[DEINE AUFGABE] Ändere in den Zeilen ab der Zeile mit „Which item is" bis zum Ende der Datensätze „silver hair" in „white hair". Gib nur diese Zeilen wieder und lass alles andere unverändert.

(Datensätze zum räumlichen Denken)
_ _ _ _ _

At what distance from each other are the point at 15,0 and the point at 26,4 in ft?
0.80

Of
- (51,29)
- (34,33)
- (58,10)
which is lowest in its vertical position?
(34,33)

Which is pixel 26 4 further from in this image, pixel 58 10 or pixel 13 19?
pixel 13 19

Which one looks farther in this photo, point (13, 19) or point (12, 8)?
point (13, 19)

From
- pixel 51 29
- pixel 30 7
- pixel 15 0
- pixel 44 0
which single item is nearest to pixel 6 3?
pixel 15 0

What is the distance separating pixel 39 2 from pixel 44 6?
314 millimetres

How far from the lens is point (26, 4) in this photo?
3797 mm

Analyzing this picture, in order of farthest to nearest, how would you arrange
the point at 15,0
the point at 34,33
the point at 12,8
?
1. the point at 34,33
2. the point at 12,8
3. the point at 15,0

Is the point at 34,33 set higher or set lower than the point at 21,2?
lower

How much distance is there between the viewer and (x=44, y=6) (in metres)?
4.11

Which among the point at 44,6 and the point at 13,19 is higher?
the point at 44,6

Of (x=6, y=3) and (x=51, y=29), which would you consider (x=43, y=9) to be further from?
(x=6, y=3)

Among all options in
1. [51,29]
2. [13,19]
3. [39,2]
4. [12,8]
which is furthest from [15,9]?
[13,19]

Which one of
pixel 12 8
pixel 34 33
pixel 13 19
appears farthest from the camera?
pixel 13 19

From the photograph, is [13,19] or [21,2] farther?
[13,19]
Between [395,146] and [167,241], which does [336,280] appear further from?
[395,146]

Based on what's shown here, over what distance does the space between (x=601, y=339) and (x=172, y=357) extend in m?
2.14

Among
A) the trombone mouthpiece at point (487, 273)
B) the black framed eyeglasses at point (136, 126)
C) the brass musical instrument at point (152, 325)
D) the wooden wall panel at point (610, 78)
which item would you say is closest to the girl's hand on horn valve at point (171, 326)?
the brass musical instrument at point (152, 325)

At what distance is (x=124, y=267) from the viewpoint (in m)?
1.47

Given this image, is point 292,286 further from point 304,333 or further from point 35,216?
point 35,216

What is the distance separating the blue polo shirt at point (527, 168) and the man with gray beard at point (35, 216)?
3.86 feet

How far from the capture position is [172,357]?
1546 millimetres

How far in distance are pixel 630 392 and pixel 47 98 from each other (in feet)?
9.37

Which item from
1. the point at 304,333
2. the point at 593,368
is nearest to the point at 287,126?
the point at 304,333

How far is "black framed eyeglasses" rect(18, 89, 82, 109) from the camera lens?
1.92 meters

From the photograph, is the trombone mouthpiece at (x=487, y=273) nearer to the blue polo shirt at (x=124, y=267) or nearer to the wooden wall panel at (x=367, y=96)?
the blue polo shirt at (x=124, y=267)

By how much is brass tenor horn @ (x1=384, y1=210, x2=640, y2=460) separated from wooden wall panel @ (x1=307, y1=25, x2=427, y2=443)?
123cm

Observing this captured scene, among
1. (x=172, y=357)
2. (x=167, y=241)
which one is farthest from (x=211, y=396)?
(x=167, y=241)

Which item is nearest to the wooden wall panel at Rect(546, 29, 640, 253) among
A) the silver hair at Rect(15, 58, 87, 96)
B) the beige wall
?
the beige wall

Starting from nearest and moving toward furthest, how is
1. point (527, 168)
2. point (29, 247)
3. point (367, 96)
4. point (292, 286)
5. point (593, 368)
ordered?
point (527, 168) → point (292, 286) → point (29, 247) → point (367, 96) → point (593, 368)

_ _ _ _ _

[GELÖSTE AUFGABE]
Which item is nearest to the wooden wall panel at Rect(546, 29, 640, 253) among
A) the white hair at Rect(15, 58, 87, 96)
B) the beige wall
?
the beige wall

Starting from nearest and moving toward furthest, how is
1. point (527, 168)
2. point (29, 247)
3. point (367, 96)
4. point (292, 286)
5. point (593, 368)
ordered?
point (527, 168) → point (292, 286) → point (29, 247) → point (367, 96) → point (593, 368)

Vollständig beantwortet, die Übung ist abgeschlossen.